In the de facto scenario, “the value is in the standard, not in the technology itself,” said Rishab Aiyer Ghosh, senior researcher at the United Nations University (UNU-Merit) in the Netherlands. The value comes from the fact that everybody is going to use the same technology, he said.
July 16, 2008
Filed under: innovation, ipr — Karsten Gerloff @ 10:04 am
After Stiglitz and Sulston last week, now the Wall Street Journal has an article about the problem that the patent system has become. It’s US-focused, but it pretty neatly outlines how the debate on a mild patent reform there sets the pharmaceutical industry against technology companies:
Yet the fault line over patent reform signals the deeper problems. Many pharmaceutical companies lobbied against the proposals, fearful of reduced value in their key intellectual property. In contrast, most technology firms supported the reforms, worried more about uncertainty in the law than about the value of their patents.
Both sides may be right. New empirical research by Boston University law professors James Bessen and Michael Meurer, reported in their book, “Patent Failure,” found that the value of pharmaceutical patents outweighed the costs of pharmaceutical-patent litigation. But for all other industries combined, they estimate that since the mid-1990s, the cost of U.S. patent litigation to alleged infringers ($12 billion in legal and business costs in 1999) is greater than the global profits that companies earn from patents (less than $4 billion in 1999). Since the 1980s, patent litigation has tripled and the probability that a particular patent is litigated within four years has more than doubled. Small inventors feel the brunt of the uncertainty costs, since bigger companies only pay for rights they think the system will protect.
Link
July 9, 2008
Filed under: biotech, general, ipr, medicine, science — Karsten Gerloff @ 12:18 pm
Nobel laureates Joseph Stiglitz (Economics, 2001) and John Sulston (Physiology/Medicine, 2002) argue that the patent regime, along with other forms of intellectual monopoly powers, locks down access to knowledge rather than allowing its dissemination.

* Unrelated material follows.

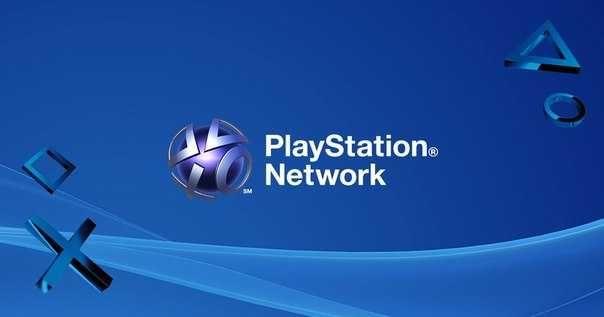 Продам (обменяю) аккаунт PlayStation 4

Both were speaking at the launch of Manchester University’s new Institute for Science, Ethics and Innovation:
Patent monopolies are believed to drive innovation but they actually impede the pace of science and innovation, Stiglitz said. The current “patent thicket,” in which anyone who writes a successful software programme is sued for alleged patent infringement, highlights the current IP system’s failure to encourage innovation, he said.
Sulston made the privatisation of science his topic:
Reversing the trend toward privatisation of science is critical, Sulston said. The world should concentrate on the survival and thriving of humanity, and exploration of the universe, he said. The outcome, he added, depends to a great extent on “who owns science.”
via IP-Watch
November 14, 2007
Filed under: development, general, ipr, medicine, science — Karsten Gerloff @ 12:35 pm
How can society ensure that knowledge goods, which are both costly to create and potentially non-rival in use, can be shared freely?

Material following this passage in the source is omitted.